-- Begin DOCUMENT SECTION --
Inge Persson (born 1 October 1940) is a Swedish former footballer who played as a midfielder, best known for representing Hammarby IF.

Club career
Persson was born in Stockholm and started to play football as a youngster with local club IFK Hammarbyhöjden in the Swedish lower divisions. He moved to Hammarby IF in 1958 and made his senior debut the same year. It was not until 1961 that Persson established himself in the first team, at age 20.

He soon got known as an elegant playmaker with great heading skills. On 21 September 1967, Persson scored a brace for Hammarby against rivals AIK in a 3–1 home win, a game that he is remembered for among fans of the club.

Persson was regularly the captain of Hammarby and played eleven seasons with the club in Allsvenskan, plus five seasons in the second tier Division 2. In total, Persson made 189 league appearances and scored 22 goals.

Being injury prone throughout his whole career, Persson retired at the end of 1973, aged 33.
-- End DOCUMENT SECTION --
-- Begin RECORDS PROVIDED --
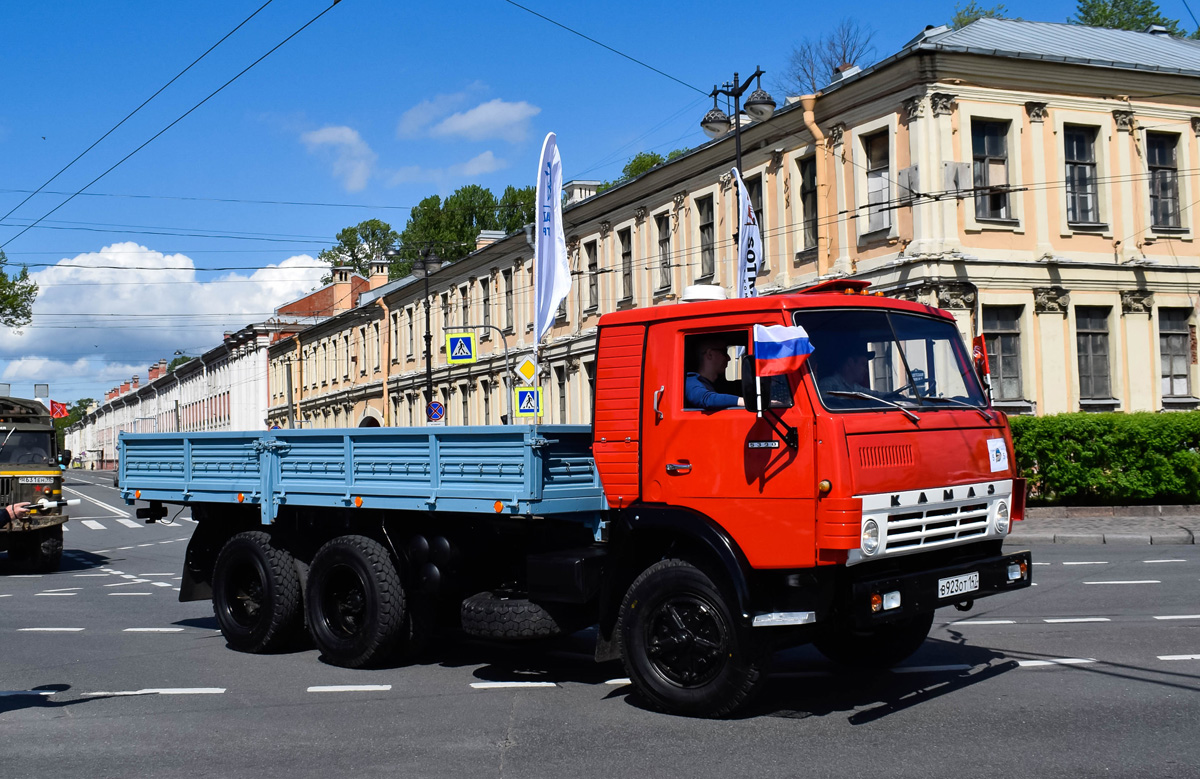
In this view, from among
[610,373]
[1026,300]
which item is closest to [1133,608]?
[610,373]

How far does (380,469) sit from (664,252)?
89.3 ft

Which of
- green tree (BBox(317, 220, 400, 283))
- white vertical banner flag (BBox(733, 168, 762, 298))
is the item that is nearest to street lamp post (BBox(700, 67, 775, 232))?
white vertical banner flag (BBox(733, 168, 762, 298))

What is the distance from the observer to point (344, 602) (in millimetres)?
9219

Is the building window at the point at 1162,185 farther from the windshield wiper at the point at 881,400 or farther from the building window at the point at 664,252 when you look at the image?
the windshield wiper at the point at 881,400

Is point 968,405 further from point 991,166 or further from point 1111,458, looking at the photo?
point 991,166

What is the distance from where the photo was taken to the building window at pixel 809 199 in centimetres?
2855

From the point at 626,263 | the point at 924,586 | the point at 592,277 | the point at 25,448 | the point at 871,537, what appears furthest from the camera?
the point at 592,277

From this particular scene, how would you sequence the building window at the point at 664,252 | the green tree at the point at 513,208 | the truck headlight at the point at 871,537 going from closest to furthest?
the truck headlight at the point at 871,537 → the building window at the point at 664,252 → the green tree at the point at 513,208

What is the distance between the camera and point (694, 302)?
751 centimetres

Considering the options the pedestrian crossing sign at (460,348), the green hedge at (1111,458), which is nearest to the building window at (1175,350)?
the green hedge at (1111,458)

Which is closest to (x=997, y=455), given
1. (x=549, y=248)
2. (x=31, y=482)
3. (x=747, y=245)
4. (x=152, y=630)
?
(x=549, y=248)

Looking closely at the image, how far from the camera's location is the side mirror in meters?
6.70

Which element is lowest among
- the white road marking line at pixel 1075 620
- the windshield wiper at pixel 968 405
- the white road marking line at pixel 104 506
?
the white road marking line at pixel 104 506

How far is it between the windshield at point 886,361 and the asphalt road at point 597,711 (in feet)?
6.21
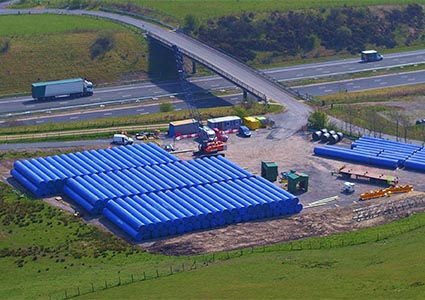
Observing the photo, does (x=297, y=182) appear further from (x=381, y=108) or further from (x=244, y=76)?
(x=244, y=76)

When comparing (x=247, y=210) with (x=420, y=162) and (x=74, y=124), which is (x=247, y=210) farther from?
(x=74, y=124)

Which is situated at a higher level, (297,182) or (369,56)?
(297,182)

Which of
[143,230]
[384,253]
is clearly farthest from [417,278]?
[143,230]

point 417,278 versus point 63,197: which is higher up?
point 417,278

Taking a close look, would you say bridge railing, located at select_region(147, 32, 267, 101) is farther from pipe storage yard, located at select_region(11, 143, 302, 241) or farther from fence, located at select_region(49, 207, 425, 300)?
fence, located at select_region(49, 207, 425, 300)

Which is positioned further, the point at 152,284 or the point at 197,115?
the point at 197,115

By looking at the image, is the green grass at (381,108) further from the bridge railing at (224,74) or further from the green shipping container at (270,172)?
the green shipping container at (270,172)

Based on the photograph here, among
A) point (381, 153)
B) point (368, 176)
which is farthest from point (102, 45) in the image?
point (368, 176)
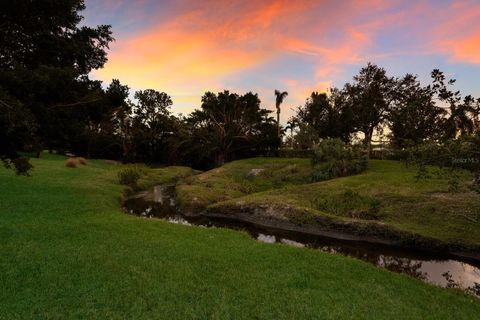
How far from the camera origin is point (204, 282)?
-- End RECORDS PROVIDED --
TASK SET:
[a] Condense the paragraph of the Inge Persson article that opens with "Persson was regularly the captain" into a short bulleted list that retains its principal facts.
[b] Reproduce the Inge Persson article word for word, starting with "He soon got" and going on through "of the club.".

IN RESPONSE:
[a]
- Regularly captained Hammarby
- Eleven seasons with the club in Allsvenskan
- Five seasons in the second-tier Division 2
- 189 league appearances and 22 goals in total

[b]
He soon got known as an elegant playmaker with great heading skills. On 21 September 1967, Persson scored a brace for Hammarby against rivals AIK in a 3–1 home win, a game that he is remembered for among fans of the club.